Americans are right to hate Congress with every fiber of their being. The problem, specifically, is House Republicans.
On Friday, House Speaker John Boehner was trying to rally support for the two-month payroll tax compromise hammered out between White House, Senate Republicans, and Senate Democrats, but his fellow House Republicans were reluctant to go along:
Rank-and-file House Republicans voiced extreme opposition to the package during a conference call Saturday afternoon in which Speaker John Boehner (R-Ohio) briefed them on the legislation and their options to respond, according to two sources with knowledge of the call.
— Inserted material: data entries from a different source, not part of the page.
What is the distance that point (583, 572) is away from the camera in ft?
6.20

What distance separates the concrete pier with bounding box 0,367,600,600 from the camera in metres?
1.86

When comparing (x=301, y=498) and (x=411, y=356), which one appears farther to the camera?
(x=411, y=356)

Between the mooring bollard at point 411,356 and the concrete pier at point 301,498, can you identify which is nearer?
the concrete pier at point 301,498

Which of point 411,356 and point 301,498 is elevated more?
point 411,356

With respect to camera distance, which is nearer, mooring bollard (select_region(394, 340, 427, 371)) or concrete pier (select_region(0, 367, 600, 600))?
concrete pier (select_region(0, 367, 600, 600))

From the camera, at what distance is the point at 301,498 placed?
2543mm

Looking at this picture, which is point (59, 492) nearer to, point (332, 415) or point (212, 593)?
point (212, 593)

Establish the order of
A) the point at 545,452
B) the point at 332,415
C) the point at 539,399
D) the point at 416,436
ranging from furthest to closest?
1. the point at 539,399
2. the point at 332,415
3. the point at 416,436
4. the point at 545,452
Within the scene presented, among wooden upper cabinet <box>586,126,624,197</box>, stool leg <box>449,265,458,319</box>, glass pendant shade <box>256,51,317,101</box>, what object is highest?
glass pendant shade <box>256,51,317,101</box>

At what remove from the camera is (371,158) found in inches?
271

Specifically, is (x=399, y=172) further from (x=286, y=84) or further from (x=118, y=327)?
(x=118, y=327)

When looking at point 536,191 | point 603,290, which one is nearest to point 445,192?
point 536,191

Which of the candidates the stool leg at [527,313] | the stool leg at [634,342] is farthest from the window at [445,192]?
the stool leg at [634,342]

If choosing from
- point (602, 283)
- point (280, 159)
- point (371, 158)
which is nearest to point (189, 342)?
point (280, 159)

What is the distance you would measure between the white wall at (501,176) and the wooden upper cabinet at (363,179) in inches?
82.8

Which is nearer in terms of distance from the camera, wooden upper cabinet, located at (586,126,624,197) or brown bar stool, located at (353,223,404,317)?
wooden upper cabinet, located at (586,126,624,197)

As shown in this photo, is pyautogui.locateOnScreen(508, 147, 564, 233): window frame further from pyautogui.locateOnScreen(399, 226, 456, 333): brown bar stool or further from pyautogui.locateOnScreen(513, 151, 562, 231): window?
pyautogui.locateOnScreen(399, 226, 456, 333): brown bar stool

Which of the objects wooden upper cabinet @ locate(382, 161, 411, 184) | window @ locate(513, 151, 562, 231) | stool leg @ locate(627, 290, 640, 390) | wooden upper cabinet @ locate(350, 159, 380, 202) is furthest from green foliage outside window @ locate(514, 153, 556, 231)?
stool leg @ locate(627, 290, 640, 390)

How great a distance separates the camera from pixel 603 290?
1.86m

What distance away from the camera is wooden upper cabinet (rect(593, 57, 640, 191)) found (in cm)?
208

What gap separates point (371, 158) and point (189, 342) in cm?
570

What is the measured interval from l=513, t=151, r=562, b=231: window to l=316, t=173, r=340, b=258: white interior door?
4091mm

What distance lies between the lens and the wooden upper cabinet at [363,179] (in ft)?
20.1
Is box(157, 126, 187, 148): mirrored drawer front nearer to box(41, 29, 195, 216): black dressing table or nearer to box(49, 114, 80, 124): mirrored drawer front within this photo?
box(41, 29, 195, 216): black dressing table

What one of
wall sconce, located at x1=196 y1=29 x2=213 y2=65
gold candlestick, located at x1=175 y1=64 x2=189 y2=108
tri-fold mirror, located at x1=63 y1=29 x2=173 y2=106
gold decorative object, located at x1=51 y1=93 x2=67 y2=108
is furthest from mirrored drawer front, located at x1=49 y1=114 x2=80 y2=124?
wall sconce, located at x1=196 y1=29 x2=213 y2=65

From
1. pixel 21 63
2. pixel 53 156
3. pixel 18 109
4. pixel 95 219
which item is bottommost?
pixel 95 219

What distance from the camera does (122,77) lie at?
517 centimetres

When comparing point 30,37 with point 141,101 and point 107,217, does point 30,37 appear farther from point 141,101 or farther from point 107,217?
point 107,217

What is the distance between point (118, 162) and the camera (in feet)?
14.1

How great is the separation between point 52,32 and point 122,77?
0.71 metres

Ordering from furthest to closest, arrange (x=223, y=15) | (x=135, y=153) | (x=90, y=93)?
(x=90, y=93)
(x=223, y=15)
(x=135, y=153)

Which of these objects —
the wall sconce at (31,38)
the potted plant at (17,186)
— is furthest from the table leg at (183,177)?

One source said Boehner spoke approvingly of the deal as a win for the GOP but that three other members of the leadership team - Majority Leader Eric Cantor (Va.), Whip Kevin McCarthy (Calif.) and Conference Chairman Jeb Hensarling (Tex.) - all criticized it.
Apparently, Boehner failed to sway his members, because now he says he was against it all along:
“It is pretty clear that I, and our members, oppose the Senate bill,” House Speaker John Boehner (R-Ohio) said on NBC’s “Meet the Press” on Sunday morning.
You'd think that Boehner would be able to rally the 40 votes or so that it would take to join with Democrats in passing the compromise, but even though virtually all House Democrats will support the bill when it comes up for a vote later tonight, House Republicans are expected to vote against it with near unanimity, killing the bill:
The House will vote Monday on a Senate-passed payroll tax holiday bill, adding a new twist to a dramatic year-end confrontation with the Senate and President Barack Obama.
The bill is expected to fail, according to a House GOP leadership aide.
That will bring us back to where we were last week: a tax hike looming for every working family in the country and an abrupt end to unemployment insurance for the long-term unemployed.
House Republicans really are desperate to prove Congress is a completely dysfunctional institutional unable to get anything done for the American public it is supposed to serve. They truly are the worst people in the world. And until they are removed from power, nothing will get better.